In 2023 my husband and I will mark five years in our “starter home.” It’s been a great first home, but when we bought it back in 2018 the intention was to stick around for three years tops and then invest in something bigger and better. Well, needless to say, that agenda didn’t go as planned — 2021 and 2022 were not ideal years to buy a home. I was tempted many times to capitalize on the incredible seller’s market, but of course it the daunting question after you sell is “where are we going to be able to buy next?” As much fun as some millennials make camper/van life look, that lifestyle isn’t for us or our two 70-80 lb. dogs.
I’m grateful that my husband and I were able to purchase a home in 2018. We were able to view many homes without too much pressure to put in offers right away, and once we did put in an offer it was below the asking price. A concept anyone buying homes within the past couple of years would go green with envy over.
So will 2023 still be a sellers’ market, or can we expect things to level out? According to Danielle Hale, Realtor.com chief economist, next year could be more of a “nobody’s market.”
“After several years of an unambiguous sellers’ market, the 2023 housing market could feel more like a nobody’s market. We expect to see some buyer advantages in the form of 22.8% more homes for sale, however, the increase will result largely from homes taking longer to sell amid challenging affordability conditions,” she says. “For-sale homes will remain high-priced with the national annual median price for 2023 expected to advance another 5.4%—less than half the pace observed in 2022. Still high prices mean that homeowners are likely to walk away from a home sale with significant equity if they decide to venture into the market and can find a buyer. On the whole, however, we expect home sales to be dramatically lower, down 14.1% compared to 2022 as both buyers and sellers pull back from a housing market and economy in transition. We expect the annual tally for 2023 to be roughly in line with the recent pace of home sales in late 2022.”
Most of the industry experts in our 2023 industry forecast agree, noting they expect a residential construction downturn in 2023, if they aren’t experiencing one already.
Hale expects incomes to grow in 2023, noting that the strong jobs market will keep incomes growing at a faster than historically average pace (3.9%). Unfortunately, this rate will not exceed expected inflation, which is anticipated at 4.1%, so many consumers will continue to make budgetary tradeoffs.
A recent Forbes article explains that the cities that dominated real estate-wise over the past few years will likely come behind the modest, mid-sized domestic industry hubs in the Northeast, South and Midwest in 2023 as affordability in those areas draws homeowners in.
On the multifamily side, Bob Pinnegar, president and chief executive officer of the National Apartment Association says apartment affordability is still outrageous for renters. “Pursuing sustainable and responsible solutions to address our nation’s housing affordability crisis will remain a steadfast priority in the new year. Our nation’s affordability challenges stem from an alarming supply/demand imbalance, and to properly address this we must build 4.3 million new apartments by 2035.”

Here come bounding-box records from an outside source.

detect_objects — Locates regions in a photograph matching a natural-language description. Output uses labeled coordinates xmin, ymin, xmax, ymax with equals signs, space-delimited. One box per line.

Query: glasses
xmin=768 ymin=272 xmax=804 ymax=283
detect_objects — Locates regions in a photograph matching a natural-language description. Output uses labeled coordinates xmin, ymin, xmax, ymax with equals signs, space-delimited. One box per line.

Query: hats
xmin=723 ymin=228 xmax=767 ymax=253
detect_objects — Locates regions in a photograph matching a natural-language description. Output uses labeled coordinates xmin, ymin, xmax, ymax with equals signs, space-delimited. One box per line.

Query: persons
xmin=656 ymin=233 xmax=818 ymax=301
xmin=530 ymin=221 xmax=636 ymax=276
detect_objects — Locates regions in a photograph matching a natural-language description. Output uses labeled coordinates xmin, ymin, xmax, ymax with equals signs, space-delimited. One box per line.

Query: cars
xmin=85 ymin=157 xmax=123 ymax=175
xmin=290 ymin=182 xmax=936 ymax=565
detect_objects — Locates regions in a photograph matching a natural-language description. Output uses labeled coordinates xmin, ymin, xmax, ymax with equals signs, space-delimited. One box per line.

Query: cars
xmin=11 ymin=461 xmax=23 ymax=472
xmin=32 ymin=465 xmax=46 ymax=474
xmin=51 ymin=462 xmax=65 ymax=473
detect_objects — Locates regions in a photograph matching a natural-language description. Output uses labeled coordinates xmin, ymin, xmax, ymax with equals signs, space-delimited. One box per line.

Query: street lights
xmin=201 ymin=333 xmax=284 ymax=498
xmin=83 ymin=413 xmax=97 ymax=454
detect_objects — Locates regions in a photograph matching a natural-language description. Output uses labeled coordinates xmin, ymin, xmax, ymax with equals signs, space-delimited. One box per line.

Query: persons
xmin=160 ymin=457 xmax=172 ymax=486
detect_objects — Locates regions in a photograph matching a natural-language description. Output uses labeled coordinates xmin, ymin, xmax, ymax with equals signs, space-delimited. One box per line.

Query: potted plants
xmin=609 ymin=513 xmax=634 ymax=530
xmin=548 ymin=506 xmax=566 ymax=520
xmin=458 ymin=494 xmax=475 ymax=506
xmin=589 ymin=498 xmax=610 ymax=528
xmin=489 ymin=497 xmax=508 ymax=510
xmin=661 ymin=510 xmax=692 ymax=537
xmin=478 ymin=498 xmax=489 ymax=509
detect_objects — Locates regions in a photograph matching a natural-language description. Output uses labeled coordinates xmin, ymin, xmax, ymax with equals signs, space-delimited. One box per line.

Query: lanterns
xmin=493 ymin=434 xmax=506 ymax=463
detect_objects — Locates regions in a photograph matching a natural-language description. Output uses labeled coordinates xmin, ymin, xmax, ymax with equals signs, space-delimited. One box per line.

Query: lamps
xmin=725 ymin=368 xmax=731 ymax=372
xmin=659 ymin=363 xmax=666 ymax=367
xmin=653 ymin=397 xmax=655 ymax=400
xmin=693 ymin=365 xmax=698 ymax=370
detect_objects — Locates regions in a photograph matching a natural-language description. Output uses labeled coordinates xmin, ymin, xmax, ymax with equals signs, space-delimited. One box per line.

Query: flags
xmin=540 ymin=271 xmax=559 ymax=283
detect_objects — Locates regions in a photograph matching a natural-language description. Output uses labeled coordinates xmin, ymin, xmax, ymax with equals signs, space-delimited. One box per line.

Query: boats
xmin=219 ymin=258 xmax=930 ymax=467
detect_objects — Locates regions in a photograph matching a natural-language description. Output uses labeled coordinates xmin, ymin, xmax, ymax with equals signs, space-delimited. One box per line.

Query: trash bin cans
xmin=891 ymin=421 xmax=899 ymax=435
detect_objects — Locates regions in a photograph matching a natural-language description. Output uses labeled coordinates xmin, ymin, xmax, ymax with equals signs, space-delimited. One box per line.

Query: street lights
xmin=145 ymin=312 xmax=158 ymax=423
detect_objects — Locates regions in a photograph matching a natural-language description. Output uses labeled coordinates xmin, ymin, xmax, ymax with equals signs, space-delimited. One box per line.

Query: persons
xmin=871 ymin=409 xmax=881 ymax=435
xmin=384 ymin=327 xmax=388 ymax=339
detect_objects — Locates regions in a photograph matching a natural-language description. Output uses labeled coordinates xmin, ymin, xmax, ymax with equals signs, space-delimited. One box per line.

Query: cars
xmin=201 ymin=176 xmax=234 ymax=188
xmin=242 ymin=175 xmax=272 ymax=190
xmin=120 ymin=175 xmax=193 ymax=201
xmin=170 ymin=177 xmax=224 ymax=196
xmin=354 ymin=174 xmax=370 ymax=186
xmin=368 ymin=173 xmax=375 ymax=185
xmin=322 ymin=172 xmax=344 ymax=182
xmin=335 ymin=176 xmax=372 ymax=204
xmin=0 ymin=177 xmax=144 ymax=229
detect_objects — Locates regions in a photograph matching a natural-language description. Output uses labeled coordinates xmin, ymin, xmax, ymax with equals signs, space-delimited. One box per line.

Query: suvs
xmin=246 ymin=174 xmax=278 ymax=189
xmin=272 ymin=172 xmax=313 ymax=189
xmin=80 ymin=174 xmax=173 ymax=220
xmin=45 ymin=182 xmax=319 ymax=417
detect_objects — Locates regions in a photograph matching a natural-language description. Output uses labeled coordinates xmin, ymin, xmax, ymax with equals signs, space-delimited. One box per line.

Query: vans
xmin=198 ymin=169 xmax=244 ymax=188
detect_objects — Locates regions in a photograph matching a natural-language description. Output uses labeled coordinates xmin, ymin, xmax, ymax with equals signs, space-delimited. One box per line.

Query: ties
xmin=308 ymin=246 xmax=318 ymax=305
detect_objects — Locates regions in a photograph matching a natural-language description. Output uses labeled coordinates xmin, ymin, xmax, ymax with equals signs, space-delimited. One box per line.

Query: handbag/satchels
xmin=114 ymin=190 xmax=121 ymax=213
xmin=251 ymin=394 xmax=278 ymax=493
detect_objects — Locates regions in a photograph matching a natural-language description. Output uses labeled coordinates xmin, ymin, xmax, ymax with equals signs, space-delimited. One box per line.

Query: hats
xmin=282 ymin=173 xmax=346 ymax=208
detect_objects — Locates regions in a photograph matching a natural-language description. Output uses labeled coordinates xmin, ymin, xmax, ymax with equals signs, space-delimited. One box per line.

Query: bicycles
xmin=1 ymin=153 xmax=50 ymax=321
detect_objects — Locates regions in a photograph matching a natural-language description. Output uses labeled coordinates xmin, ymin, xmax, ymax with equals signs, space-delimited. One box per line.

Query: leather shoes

Predicting exactly what will happen throughout this year is impossible, but it’s always good to keep an eye on the pulse of predictions out there. Through the past several years of supply chain disruption and economic mayhem, the PHCP-PVF supply chain has learned that diversifying product lines and vendors and finding secondary sources is key to being prepared for whatever is thrown your way.
2023 may be the year for your company to branch into new product sectors or industries altogether, or maybe shift your focus from one market to another. No matter what the year holds, I’m excited to see you all prosper and come out on top, just as you have proven capable of throughout the past several years.